Alors, il va bien falloir y aller à la critique de ce Hours, et en dire, pour être honnête, plutôt du mal. Une certaine forme de déception vis-à-vis d’un artiste qui a fait rêver et fantasmer deux bonnes générations d’amateurs de musique, et qui semble, aujourd’hui, commencer à accuser, de manière assez brutale, le poids des ans. Il faut dire, pour être honnête jusqu’au bout, que Bowie avait connu un drôle de parcours depuis le milieu des années 80, en perdition -en tout cas en perte d’intérêt- musicale jusqu’à la réaction Tin Machine, qui n’avait pas pour autant convaincu tout le monde, avant de servir un intrigant Outside puis un surprenant et assez prenant Earthling, bien calé sur la vague technologique.
Hours, dont Bowie dit lui-même qu’il a voulu « essayer de composer des morceaux pour [sa] génération », marque un retour vers les compositions pop, même si la production reste ouverte aux avancées de ces dernières années en matière de son. A ce sujet, d’ailleurs, il semble bon de préciser que Bowie a totalement relifté le son de Hours en quelques jours cet été à New York, modifiant pas mal la copie qui avait été élaborée en compagnie de Reeves Gabrels.

Le résultat ? Une entrée en matière avec Thursday’s child -premier single sorti avant l’album- et un Bowie assez paresseux, mais qui reste tout de même Bowie : le titre est sauvé par sa voix, astucieusement placée en décalage de ton par rapport à la mélodie. Something in the air est clairement l’un des grands ratages de Hours, en première intention sans doute, mais tellement banal que l’on se demande si c’est bien David Bowie que l’on écoute. Survive nous offre un Bowie à l’ancienne, gratte sèche par derrière, et le grain de voix qui chatouille le slop. Par contre, lorsque Reeves Gabrels s’avance, arme électrique en bandoulière, c’est pour alourdir inutilement le morceau. Finalement, un morceau avec une seule idée, c’est peu, mais c’est déjà ça. Gagné au savoir-faire. If I’m dreaming my life -le titre qui donna lieu a un concours sur le site de Bowie, et dont le gagnant est Alex Grant, né dans le Wisconsin, ce qui lui a permis de co-signer le titre avec le grand petit homme-, n’est pas le pire de l’album. Bowie y adopte un ton grave, et pour le coup, Reeves Gabrels, qui reste un peu en retrait, arrive plutôt pas mal en contrepoint.
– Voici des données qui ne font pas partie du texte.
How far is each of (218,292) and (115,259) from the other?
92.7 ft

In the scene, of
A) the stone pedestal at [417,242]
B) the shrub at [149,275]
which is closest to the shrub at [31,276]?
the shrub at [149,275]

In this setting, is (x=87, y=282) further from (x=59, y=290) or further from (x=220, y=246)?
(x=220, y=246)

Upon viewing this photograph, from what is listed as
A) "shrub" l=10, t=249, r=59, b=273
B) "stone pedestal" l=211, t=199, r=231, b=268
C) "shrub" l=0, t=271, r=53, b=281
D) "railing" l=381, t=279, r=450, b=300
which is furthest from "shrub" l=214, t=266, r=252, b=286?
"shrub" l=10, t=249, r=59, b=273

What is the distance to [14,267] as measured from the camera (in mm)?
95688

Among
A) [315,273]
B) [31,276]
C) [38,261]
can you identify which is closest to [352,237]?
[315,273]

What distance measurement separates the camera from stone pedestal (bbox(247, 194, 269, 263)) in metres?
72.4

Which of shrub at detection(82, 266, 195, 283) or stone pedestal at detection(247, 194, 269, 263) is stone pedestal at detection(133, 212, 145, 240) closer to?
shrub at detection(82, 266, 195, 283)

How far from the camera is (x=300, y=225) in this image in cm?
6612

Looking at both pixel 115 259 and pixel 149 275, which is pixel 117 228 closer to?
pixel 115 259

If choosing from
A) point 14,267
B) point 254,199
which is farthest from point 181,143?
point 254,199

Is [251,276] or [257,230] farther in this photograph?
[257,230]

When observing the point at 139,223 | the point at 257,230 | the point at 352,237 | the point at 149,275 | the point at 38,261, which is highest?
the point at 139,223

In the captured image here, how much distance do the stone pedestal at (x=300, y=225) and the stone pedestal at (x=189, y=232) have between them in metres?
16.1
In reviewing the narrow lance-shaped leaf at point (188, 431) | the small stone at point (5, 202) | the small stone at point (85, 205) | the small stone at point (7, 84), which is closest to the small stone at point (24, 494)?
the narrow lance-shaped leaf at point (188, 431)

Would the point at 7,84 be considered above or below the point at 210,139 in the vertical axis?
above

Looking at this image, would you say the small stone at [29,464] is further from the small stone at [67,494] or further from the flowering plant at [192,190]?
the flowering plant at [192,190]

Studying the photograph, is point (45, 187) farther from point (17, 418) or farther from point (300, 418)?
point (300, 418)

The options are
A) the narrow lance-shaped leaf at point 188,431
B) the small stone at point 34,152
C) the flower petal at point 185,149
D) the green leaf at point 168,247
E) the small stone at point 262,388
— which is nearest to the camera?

Il impose quand même un petit solo, qui a peut-être le mérite de provoquer le maestro, dont la voix se rebelle, avant de se la jouer slow.

Seven est marqué, et c’est la seconde fois sur le disque, par la mise en avant de la guitare sèche, et on a un peu l’impression que là, Bowie veut nous forcer à l’apprécier pour un son qui l’a très fortement identifié… mais c’était il y a près de trente ans. Les paroles, puisqu’il faut en dire un mot, ne sont toujours pas le point fort de Bowie ; du moins convoquent-elles la nostalgie -tonalité générale sur Hours-, notamment lorsqu’il nous sert : « I forgot what my brother said / I forgot what he said / I don’t regret anything at all ». Il s’en sort par une certaine forme de sobriété. Sur What’s really happening, on se s’attardera pas, c’est juste le retour de Reeves Gabrels le lourdingue. D’autant qu’il y a un peu plus à dire sur The Pretty things are going to hell, l’un des meilleurs titres. Assez enlevé, il permet à Gabrels d’être un plus dans le ton, à Bowie de se lancer, d’arrêter en tout cas de se la jouer à l’économie. C’est marrant d’ailleurs, on pense un peu à Iggy Pop, période du retour en grâce avec gros son. C’est sans aucun doute l’ouverture rock que l’on attendait dans cet album trop matelassé, trop confortable, comme cadenassé de l’intérieur.

Mais juste derrière, New angels of promise vient éteindre la lueur d’espoir vite fait : un moment d’égarement total, la mayonnaise ne prend à aucun moment. Brillant adventure, un instrumental assez touchant, sobre, reste anecdotique : il introduit en fait The Dreamers, dernier titre de Hours, et l’un des plus intéressants, malgré la production sans un gramme de finesse. Et si l’on fait les comptes en fin de parcours, deux bons titres, trois autres corrects, c’est quand même très peu, non ? On est un peu triste, sans doute, pour Bowie, qui semblait vouloir faire l’effort de s’offrir sans fard ; on préférait quand même la version glam, combi à paillettes et eye-liner coulant.